§ **Opdracht**
Welk imago van de gemeente wil de Omgevingsvisie volgens de tekst over wonen in Oldebroek behouden en waar mogelijk versterken?

§ **Tekst**
┄┄┄┄┄┄

Wat betreft wonen worden in de Omgevingsvisie de volgende kernpunten gehanteerd:
 
  • voldoende woonmogelijkheden voor jong en oud in alle dorpen;
  • het behoud en waar dat mogelijk is ook het versterken van het imago van Oldebroek als een 'groene, levendige woongemeente'
  • ervoor zorgen dat ons landschappelijke en cultuurhistorische karakter zichtbaar en voelbaar is en blijft;
  • nieuwbouw en transformatie opgaven levensloopbestendig, duurzaam en klimaatneutraal bouwen.
 
Specifieke ontwikkelingsrichtingen voor de kern Oosterwolde zijn:
 
  • Samen met de bewoners werken we aan het behoud van de leefbaarheid en de vitaliteit van de kern. Woningbouw voor de eigen, lokale behoefte is hiervoor belangrijk.
  • Samen met de inwoners werken we aan het behoud van de huidige voorzieningen. Dit komt nadrukkelijk naar voren uit het plan voor het Hart van Oosterwolde, een initiatief van inwoners.
  • Een multifunctionele voorziening en ontmoetingsruimte is voor de leefbaarheid van het dorp van groot belang. Een verdere verbreding van het gebruik van het dorpshuis wordt gestimuleerd.
  • Ook een openbare speelplek is van belang voor de leefbaarheid van de kern.
  • Het versterken van de recreatiefunctie is een kans voor de leefbaarheid en vitaliteit van Oosterwolde. Voor bestaande voorzieningen wordt een kwaliteitsimpuls gestimuleerd.

┄┄┄┄┄┄

§ **Gegevens**
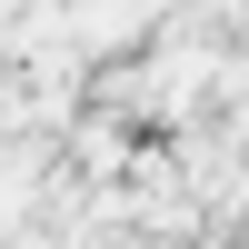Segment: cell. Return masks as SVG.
<instances>
[{
    "instance_id": "6da1fadb",
    "label": "cell",
    "mask_w": 249,
    "mask_h": 249,
    "mask_svg": "<svg viewBox=\"0 0 249 249\" xmlns=\"http://www.w3.org/2000/svg\"><path fill=\"white\" fill-rule=\"evenodd\" d=\"M120 249H150V239H120Z\"/></svg>"
}]
</instances>
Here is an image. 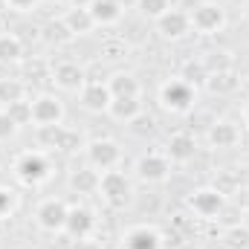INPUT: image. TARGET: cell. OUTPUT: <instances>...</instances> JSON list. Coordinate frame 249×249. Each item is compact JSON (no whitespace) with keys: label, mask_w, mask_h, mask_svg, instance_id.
<instances>
[{"label":"cell","mask_w":249,"mask_h":249,"mask_svg":"<svg viewBox=\"0 0 249 249\" xmlns=\"http://www.w3.org/2000/svg\"><path fill=\"white\" fill-rule=\"evenodd\" d=\"M15 130H18V122H15V116L3 107L0 110V139H9V136H15Z\"/></svg>","instance_id":"obj_25"},{"label":"cell","mask_w":249,"mask_h":249,"mask_svg":"<svg viewBox=\"0 0 249 249\" xmlns=\"http://www.w3.org/2000/svg\"><path fill=\"white\" fill-rule=\"evenodd\" d=\"M188 18H191V26L200 29V32H217V29L226 23V12H223V6H217V3H203V6H197Z\"/></svg>","instance_id":"obj_6"},{"label":"cell","mask_w":249,"mask_h":249,"mask_svg":"<svg viewBox=\"0 0 249 249\" xmlns=\"http://www.w3.org/2000/svg\"><path fill=\"white\" fill-rule=\"evenodd\" d=\"M160 99L168 110H188L194 105V90L186 78H171L162 90H160Z\"/></svg>","instance_id":"obj_3"},{"label":"cell","mask_w":249,"mask_h":249,"mask_svg":"<svg viewBox=\"0 0 249 249\" xmlns=\"http://www.w3.org/2000/svg\"><path fill=\"white\" fill-rule=\"evenodd\" d=\"M87 160H90V165L96 171L105 174V171H113L116 168V162L122 160V148L116 142H110V139H99V142L87 145Z\"/></svg>","instance_id":"obj_1"},{"label":"cell","mask_w":249,"mask_h":249,"mask_svg":"<svg viewBox=\"0 0 249 249\" xmlns=\"http://www.w3.org/2000/svg\"><path fill=\"white\" fill-rule=\"evenodd\" d=\"M23 96H26V84L23 81H18V78H0V105L3 107H12V105H18V102H23Z\"/></svg>","instance_id":"obj_19"},{"label":"cell","mask_w":249,"mask_h":249,"mask_svg":"<svg viewBox=\"0 0 249 249\" xmlns=\"http://www.w3.org/2000/svg\"><path fill=\"white\" fill-rule=\"evenodd\" d=\"M9 212H12V194L6 188H0V217L9 214Z\"/></svg>","instance_id":"obj_27"},{"label":"cell","mask_w":249,"mask_h":249,"mask_svg":"<svg viewBox=\"0 0 249 249\" xmlns=\"http://www.w3.org/2000/svg\"><path fill=\"white\" fill-rule=\"evenodd\" d=\"M99 191H102V197L113 209H119L130 197V183H127V177H124L122 171H105L102 180H99Z\"/></svg>","instance_id":"obj_2"},{"label":"cell","mask_w":249,"mask_h":249,"mask_svg":"<svg viewBox=\"0 0 249 249\" xmlns=\"http://www.w3.org/2000/svg\"><path fill=\"white\" fill-rule=\"evenodd\" d=\"M212 78V90H232L235 87V78L229 72H217V75H209Z\"/></svg>","instance_id":"obj_26"},{"label":"cell","mask_w":249,"mask_h":249,"mask_svg":"<svg viewBox=\"0 0 249 249\" xmlns=\"http://www.w3.org/2000/svg\"><path fill=\"white\" fill-rule=\"evenodd\" d=\"M53 78H55V84L64 87V90H78V87H84V70H81L78 64H58V67L53 70Z\"/></svg>","instance_id":"obj_16"},{"label":"cell","mask_w":249,"mask_h":249,"mask_svg":"<svg viewBox=\"0 0 249 249\" xmlns=\"http://www.w3.org/2000/svg\"><path fill=\"white\" fill-rule=\"evenodd\" d=\"M93 226H96V217H93L90 209H70V214H67V226H64V229H67L72 238L87 241V235L93 232Z\"/></svg>","instance_id":"obj_10"},{"label":"cell","mask_w":249,"mask_h":249,"mask_svg":"<svg viewBox=\"0 0 249 249\" xmlns=\"http://www.w3.org/2000/svg\"><path fill=\"white\" fill-rule=\"evenodd\" d=\"M107 113H110L113 119L133 122V119L142 113V102H139V96H113V102H110Z\"/></svg>","instance_id":"obj_14"},{"label":"cell","mask_w":249,"mask_h":249,"mask_svg":"<svg viewBox=\"0 0 249 249\" xmlns=\"http://www.w3.org/2000/svg\"><path fill=\"white\" fill-rule=\"evenodd\" d=\"M136 9L145 15V18H154L160 20L168 9H171V0H136Z\"/></svg>","instance_id":"obj_23"},{"label":"cell","mask_w":249,"mask_h":249,"mask_svg":"<svg viewBox=\"0 0 249 249\" xmlns=\"http://www.w3.org/2000/svg\"><path fill=\"white\" fill-rule=\"evenodd\" d=\"M194 151H197V142H194V136L191 133H174L171 139H168V157L171 160H177V162H186L194 157Z\"/></svg>","instance_id":"obj_18"},{"label":"cell","mask_w":249,"mask_h":249,"mask_svg":"<svg viewBox=\"0 0 249 249\" xmlns=\"http://www.w3.org/2000/svg\"><path fill=\"white\" fill-rule=\"evenodd\" d=\"M61 20L67 23V29H70L72 35H84V32H90V29L96 26V20H93V15H90V9H87V6L67 9Z\"/></svg>","instance_id":"obj_15"},{"label":"cell","mask_w":249,"mask_h":249,"mask_svg":"<svg viewBox=\"0 0 249 249\" xmlns=\"http://www.w3.org/2000/svg\"><path fill=\"white\" fill-rule=\"evenodd\" d=\"M168 171H171V165H168V157H162V154H148V157H142V160L136 162V174H139L142 180H148V183L165 180Z\"/></svg>","instance_id":"obj_9"},{"label":"cell","mask_w":249,"mask_h":249,"mask_svg":"<svg viewBox=\"0 0 249 249\" xmlns=\"http://www.w3.org/2000/svg\"><path fill=\"white\" fill-rule=\"evenodd\" d=\"M220 206H223V197H220V191H214V188H203V191H197V194L191 197V209H194L200 217H214V214L220 212Z\"/></svg>","instance_id":"obj_13"},{"label":"cell","mask_w":249,"mask_h":249,"mask_svg":"<svg viewBox=\"0 0 249 249\" xmlns=\"http://www.w3.org/2000/svg\"><path fill=\"white\" fill-rule=\"evenodd\" d=\"M67 214H70V209L64 206V200H44L35 212L38 226L47 229V232H61L67 226Z\"/></svg>","instance_id":"obj_5"},{"label":"cell","mask_w":249,"mask_h":249,"mask_svg":"<svg viewBox=\"0 0 249 249\" xmlns=\"http://www.w3.org/2000/svg\"><path fill=\"white\" fill-rule=\"evenodd\" d=\"M55 3H67V0H55Z\"/></svg>","instance_id":"obj_32"},{"label":"cell","mask_w":249,"mask_h":249,"mask_svg":"<svg viewBox=\"0 0 249 249\" xmlns=\"http://www.w3.org/2000/svg\"><path fill=\"white\" fill-rule=\"evenodd\" d=\"M209 139L217 145V148H223V145H232L235 139H238V130H235V124L229 122H214V127H212V133H209Z\"/></svg>","instance_id":"obj_22"},{"label":"cell","mask_w":249,"mask_h":249,"mask_svg":"<svg viewBox=\"0 0 249 249\" xmlns=\"http://www.w3.org/2000/svg\"><path fill=\"white\" fill-rule=\"evenodd\" d=\"M188 26H191V18H188L186 12H177V9H168V12L157 20V29H160L165 38H180V35H186Z\"/></svg>","instance_id":"obj_11"},{"label":"cell","mask_w":249,"mask_h":249,"mask_svg":"<svg viewBox=\"0 0 249 249\" xmlns=\"http://www.w3.org/2000/svg\"><path fill=\"white\" fill-rule=\"evenodd\" d=\"M223 247H229V249H249V229H241V226L229 229V232H226V238H223Z\"/></svg>","instance_id":"obj_24"},{"label":"cell","mask_w":249,"mask_h":249,"mask_svg":"<svg viewBox=\"0 0 249 249\" xmlns=\"http://www.w3.org/2000/svg\"><path fill=\"white\" fill-rule=\"evenodd\" d=\"M247 20H249V3H247Z\"/></svg>","instance_id":"obj_30"},{"label":"cell","mask_w":249,"mask_h":249,"mask_svg":"<svg viewBox=\"0 0 249 249\" xmlns=\"http://www.w3.org/2000/svg\"><path fill=\"white\" fill-rule=\"evenodd\" d=\"M160 235L148 226H133L122 238V249H160Z\"/></svg>","instance_id":"obj_12"},{"label":"cell","mask_w":249,"mask_h":249,"mask_svg":"<svg viewBox=\"0 0 249 249\" xmlns=\"http://www.w3.org/2000/svg\"><path fill=\"white\" fill-rule=\"evenodd\" d=\"M107 87H110L113 96H139V84H136V78H133V75H124V72L113 75Z\"/></svg>","instance_id":"obj_21"},{"label":"cell","mask_w":249,"mask_h":249,"mask_svg":"<svg viewBox=\"0 0 249 249\" xmlns=\"http://www.w3.org/2000/svg\"><path fill=\"white\" fill-rule=\"evenodd\" d=\"M15 171H18V177H20L23 183H32V186H35V183H41V180L50 177V162H47L44 154H23V157L18 160Z\"/></svg>","instance_id":"obj_7"},{"label":"cell","mask_w":249,"mask_h":249,"mask_svg":"<svg viewBox=\"0 0 249 249\" xmlns=\"http://www.w3.org/2000/svg\"><path fill=\"white\" fill-rule=\"evenodd\" d=\"M23 55V44H20V38L18 35H12V32H3L0 35V61H18Z\"/></svg>","instance_id":"obj_20"},{"label":"cell","mask_w":249,"mask_h":249,"mask_svg":"<svg viewBox=\"0 0 249 249\" xmlns=\"http://www.w3.org/2000/svg\"><path fill=\"white\" fill-rule=\"evenodd\" d=\"M220 249H229V247H220Z\"/></svg>","instance_id":"obj_33"},{"label":"cell","mask_w":249,"mask_h":249,"mask_svg":"<svg viewBox=\"0 0 249 249\" xmlns=\"http://www.w3.org/2000/svg\"><path fill=\"white\" fill-rule=\"evenodd\" d=\"M29 110H32V122L41 124V127H53V124H61L64 107L55 96H38L29 102Z\"/></svg>","instance_id":"obj_4"},{"label":"cell","mask_w":249,"mask_h":249,"mask_svg":"<svg viewBox=\"0 0 249 249\" xmlns=\"http://www.w3.org/2000/svg\"><path fill=\"white\" fill-rule=\"evenodd\" d=\"M90 15L96 23H116L122 18V3L119 0H90Z\"/></svg>","instance_id":"obj_17"},{"label":"cell","mask_w":249,"mask_h":249,"mask_svg":"<svg viewBox=\"0 0 249 249\" xmlns=\"http://www.w3.org/2000/svg\"><path fill=\"white\" fill-rule=\"evenodd\" d=\"M247 122H249V107H247Z\"/></svg>","instance_id":"obj_31"},{"label":"cell","mask_w":249,"mask_h":249,"mask_svg":"<svg viewBox=\"0 0 249 249\" xmlns=\"http://www.w3.org/2000/svg\"><path fill=\"white\" fill-rule=\"evenodd\" d=\"M110 102H113V93H110L107 84H102V81H90V84L81 87V105H84L87 110H96V113H99V110H107Z\"/></svg>","instance_id":"obj_8"},{"label":"cell","mask_w":249,"mask_h":249,"mask_svg":"<svg viewBox=\"0 0 249 249\" xmlns=\"http://www.w3.org/2000/svg\"><path fill=\"white\" fill-rule=\"evenodd\" d=\"M75 249H96V244H90V241H78V247Z\"/></svg>","instance_id":"obj_29"},{"label":"cell","mask_w":249,"mask_h":249,"mask_svg":"<svg viewBox=\"0 0 249 249\" xmlns=\"http://www.w3.org/2000/svg\"><path fill=\"white\" fill-rule=\"evenodd\" d=\"M18 12H29V9H35L38 6V0H9Z\"/></svg>","instance_id":"obj_28"}]
</instances>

┄┄┄┄┄┄

§ **Antwoord**
Het imago van Oldebroek als een 'groene, levendige woongemeente'.